◆ Directions
Transcribe the data below line for line, matching every word, number, and symbol.

Records of scene-based questions:
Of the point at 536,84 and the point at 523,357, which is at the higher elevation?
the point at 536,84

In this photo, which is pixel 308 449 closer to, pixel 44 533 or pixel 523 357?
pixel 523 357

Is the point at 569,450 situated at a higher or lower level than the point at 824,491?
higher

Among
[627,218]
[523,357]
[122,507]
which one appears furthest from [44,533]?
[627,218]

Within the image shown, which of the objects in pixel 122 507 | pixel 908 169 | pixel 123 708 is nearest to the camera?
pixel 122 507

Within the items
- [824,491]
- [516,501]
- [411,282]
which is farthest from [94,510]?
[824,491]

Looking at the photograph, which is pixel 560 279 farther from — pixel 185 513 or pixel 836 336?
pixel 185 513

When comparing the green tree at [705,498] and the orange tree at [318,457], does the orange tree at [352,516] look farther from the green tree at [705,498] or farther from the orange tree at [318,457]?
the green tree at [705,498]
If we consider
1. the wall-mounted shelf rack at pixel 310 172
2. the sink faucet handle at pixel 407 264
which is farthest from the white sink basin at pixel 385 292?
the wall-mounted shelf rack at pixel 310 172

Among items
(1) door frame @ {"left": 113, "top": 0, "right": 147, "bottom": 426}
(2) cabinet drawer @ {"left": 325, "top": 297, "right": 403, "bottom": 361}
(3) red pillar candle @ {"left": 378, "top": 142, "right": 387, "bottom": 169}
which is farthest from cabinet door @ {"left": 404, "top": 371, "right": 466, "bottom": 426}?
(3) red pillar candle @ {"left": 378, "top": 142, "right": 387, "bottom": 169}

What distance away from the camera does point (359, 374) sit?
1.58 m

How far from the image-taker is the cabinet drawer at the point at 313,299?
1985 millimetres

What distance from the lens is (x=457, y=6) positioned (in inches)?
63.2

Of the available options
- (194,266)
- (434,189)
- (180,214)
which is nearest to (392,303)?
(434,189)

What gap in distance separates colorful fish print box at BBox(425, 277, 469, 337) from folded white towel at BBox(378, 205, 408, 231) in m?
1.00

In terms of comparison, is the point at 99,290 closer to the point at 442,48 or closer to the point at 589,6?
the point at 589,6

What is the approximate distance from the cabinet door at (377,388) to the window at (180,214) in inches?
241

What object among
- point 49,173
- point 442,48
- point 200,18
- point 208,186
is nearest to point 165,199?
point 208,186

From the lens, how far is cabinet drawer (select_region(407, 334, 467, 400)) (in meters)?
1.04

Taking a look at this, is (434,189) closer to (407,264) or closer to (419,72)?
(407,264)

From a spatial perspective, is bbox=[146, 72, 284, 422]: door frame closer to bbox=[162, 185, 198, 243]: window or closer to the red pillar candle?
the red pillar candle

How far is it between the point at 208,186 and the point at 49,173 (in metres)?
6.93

◆ Output of the exercise
Of the point at 536,84 and the point at 523,357, which is at the higher elevation?
the point at 536,84

In this photo, which is pixel 308 449 closer to, pixel 44 533 or pixel 523 357?
pixel 523 357

Is the point at 569,450 situated at a higher or lower level than the point at 824,491?
higher

Among
[627,218]
[523,357]
[122,507]
which one appears furthest from [44,533]?
[627,218]

Within the image shown, which of the objects in pixel 122 507 | pixel 908 169 | pixel 123 708 is nearest to the camera?
pixel 122 507

Within the items
- [824,491]
- [516,501]
- [411,282]
which is farthest from [94,510]?
[824,491]

Looking at the photograph, which is pixel 560 279 farther from — pixel 185 513 or pixel 836 336?
pixel 185 513

When comparing the green tree at [705,498] and the orange tree at [318,457], does the orange tree at [352,516] look farther from the green tree at [705,498] or farther from the orange tree at [318,457]?
the green tree at [705,498]
If we consider
1. the wall-mounted shelf rack at pixel 310 172
2. the sink faucet handle at pixel 407 264
which is farthest from the white sink basin at pixel 385 292?
the wall-mounted shelf rack at pixel 310 172

Among items
(1) door frame @ {"left": 113, "top": 0, "right": 147, "bottom": 426}
(2) cabinet drawer @ {"left": 325, "top": 297, "right": 403, "bottom": 361}
(3) red pillar candle @ {"left": 378, "top": 142, "right": 387, "bottom": 169}
which is farthest from cabinet door @ {"left": 404, "top": 371, "right": 466, "bottom": 426}?
(3) red pillar candle @ {"left": 378, "top": 142, "right": 387, "bottom": 169}

What distance away from the camera does point (359, 374) sit?
1.58 m

How far from the image-taker is the cabinet drawer at the point at 313,299?
1985 millimetres

What distance from the lens is (x=457, y=6) positioned (in inches)?
63.2

Of the available options
- (194,266)
- (434,189)
- (180,214)
which is nearest to (392,303)?
(434,189)

What gap in distance separates colorful fish print box at BBox(425, 277, 469, 337) from folded white towel at BBox(378, 205, 408, 231) in m?
1.00

In terms of comparison, is the point at 99,290 closer to the point at 442,48 or closer to the point at 589,6?
the point at 589,6

What is the approximate distance from the cabinet door at (377,388) to the window at (180,214) in inches?
241

What object among
- point 49,173
- point 442,48
- point 200,18
- point 208,186
is nearest to point 165,199?
point 208,186

From the lens, how far is cabinet drawer (select_region(407, 334, 467, 400)) (in meters)?
1.04

Taking a look at this, is (434,189) closer to (407,264) or closer to (419,72)?
(407,264)

From a spatial perspective, is bbox=[146, 72, 284, 422]: door frame closer to bbox=[162, 185, 198, 243]: window or closer to the red pillar candle?
the red pillar candle

How far is it between the point at 208,186 and the point at 49,173 (in metres)?
6.93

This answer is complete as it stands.